Abstract: On the standard reading, Heidegger’s account of authenticity in Being and Time amounts to an existentialist theory of human freedom. Against this interpretation, John Haugeland reads Heidegger’s account of authenticity as a crucial feature of Heidegger’s fundamental ontology: i.e., Heidegger’s attempt to determine the meaning of being via an analysis of human beings. Haugeland’s argument is based on the notion that taking responsibility for our existence entails getting the being of entities right. Specifically, Haugeland says that our ability to choose allows us to question and test the disclosure of being through which entities are intelligible to us against the entities themselves, and he adds that taking responsibility for our existence involves transforming our disclosure of being when it fails to meet the truth test. Although I agree that Heidegger’s existentialism is a crucial feature of his fundamental ontology, I argue that the details of Haugeland’s interpretation are inconsistent. My objection is that if, as Haugeland claims, entities are only intelligible via disclosures of being, then it is incoherent for Haugeland to say that entities themselves can serve as intelligible standard against which disclosures can be truth-tested or transformed. Finally, I offer an alternative to Haugeland’s truth-based take on authenticity and cultural transformation via an ends-based onto-methodological interpretation of Heidegger and Kuhn. Here I argue that the ends pursed by a specific community determine both the meaning of being and the movement of human history.

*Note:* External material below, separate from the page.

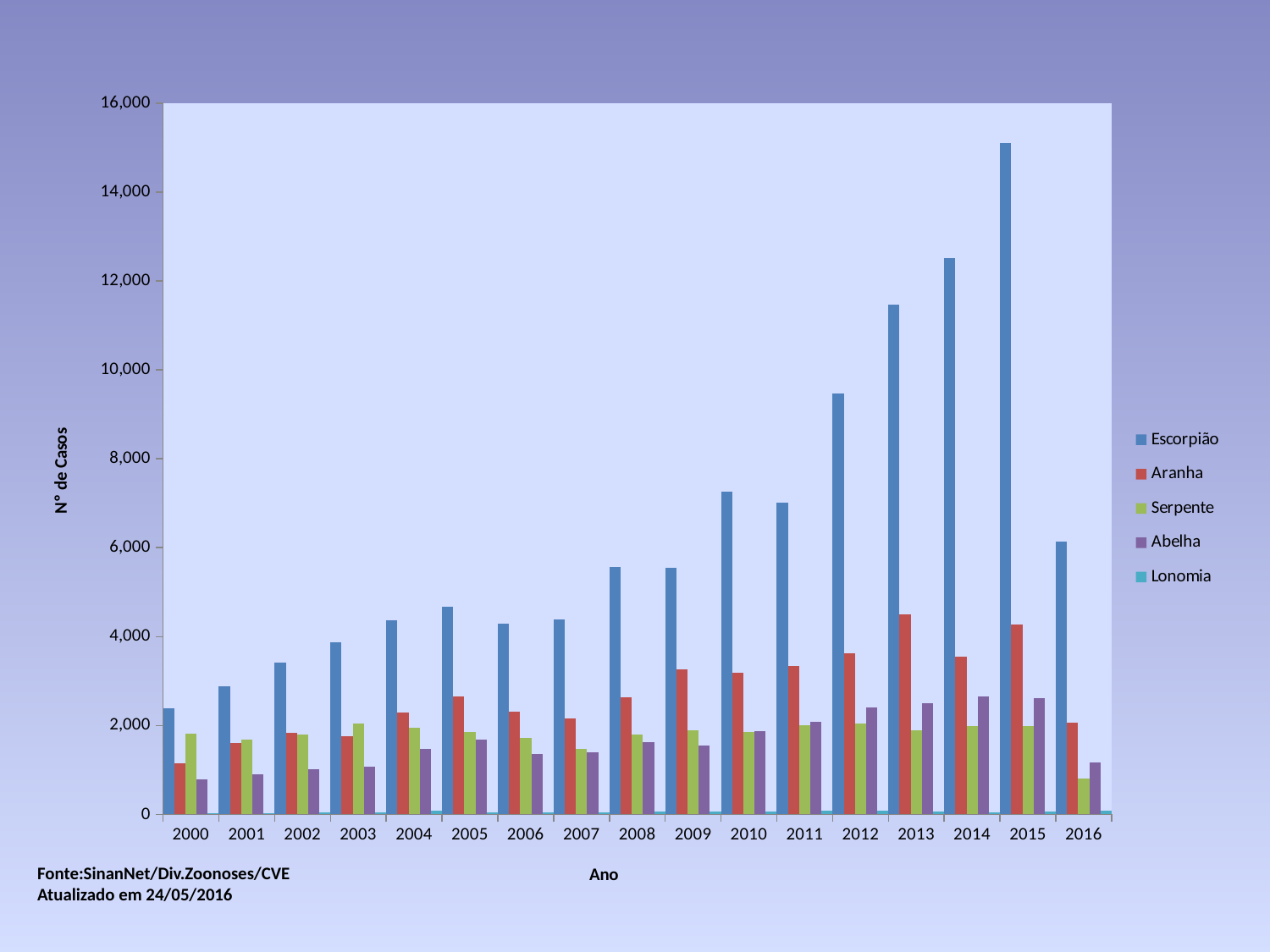
Is the Aranha value for 2013 greater or less than 4,000? greater What is the title of the vertical axis? N° de Casos In 2013, which is larger, the Aranha value or the Serpente value? Aranha In which year is the Escorpião value highest? 2015 What kind of chart is shown on the slide? bar chart How many years are shown on the x axis? 17 Is the Escorpião value for 2012 greater or less than 10,000? less How many series does the legend list? 5 Which year has the larger Escorpião value, 2014 or 2016? 2014 What is the title of the horizontal axis? Ano Is the Escorpião value for 2015 greater or less than 14,000? greater In which year is the Abelha value lowest? 2000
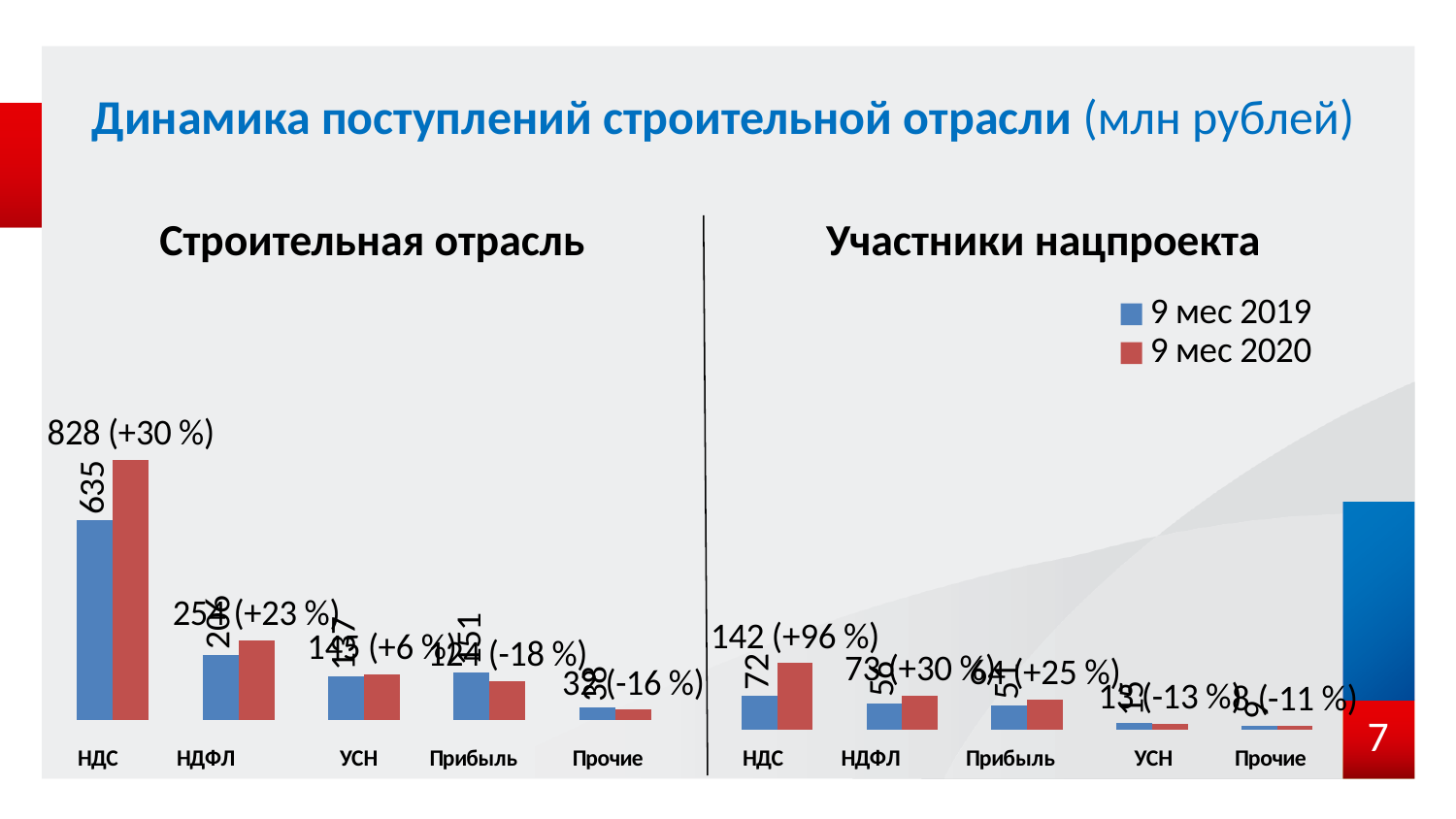
In the Строительная отрасль chart, what is the value for УСН in 9 мес 2019? 137 How many series does the legend list? 2 In the Строительная отрасль chart, which category has the highest value in 9 мес 2020? НДС What kind of chart is the Строительная отрасль chart? Bar chart How many categories are shown in the Участники нацпроекта chart? 5 In the Строительная отрасль chart, by how much did НДС increase from 9 мес 2019 to 9 мес 2020? 193 In the Участники нацпроекта chart, what is the value for НДС in 9 мес 2019? 72 In the Участники нацпроекта chart, what is the value for НДС in 9 мес 2020? 142 In the Участники нацпроекта chart, by how much did НДС increase from 9 мес 2019 to 9 мес 2020? 70 In the Строительная отрасль chart, what is the value for НДС in 9 мес 2019? 635 In the Строительная отрасль chart, which is larger for Прибыль: the 9 мес 2019 value or the 9 мес 2020 value? 9 мес 2019 In the Строительная отрасль chart, what is the value for НДС in 9 мес 2020? 828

Bio: Aaron James Wendland completed his PhD at Somerville College, Oxford and he is currently Assistant Professor of Philosophy at the HSE’s Center for Advanced Studies in Moscow. Aaron is the co-editor of Wittgenstein and Heidegger (Routledge, 2013) and Heidegger on Technology (Routledge, 2018), and he has written scholarly articles on Kant, Hegel, Husserl, Heidegger, Levinas, Derrida, and Kuhn. Aaron has also published several pieces of popular philosophy in The New York TimesPublic Seminar, and The Los Angeles Review of Books. He currents serves as an art critic for The Moscow Times and Dialogue of Arts. And as of January 2019, Aaron will be the Director of the Center for Philosophy and Visual Arts at the Moscow Museum of Modern Art.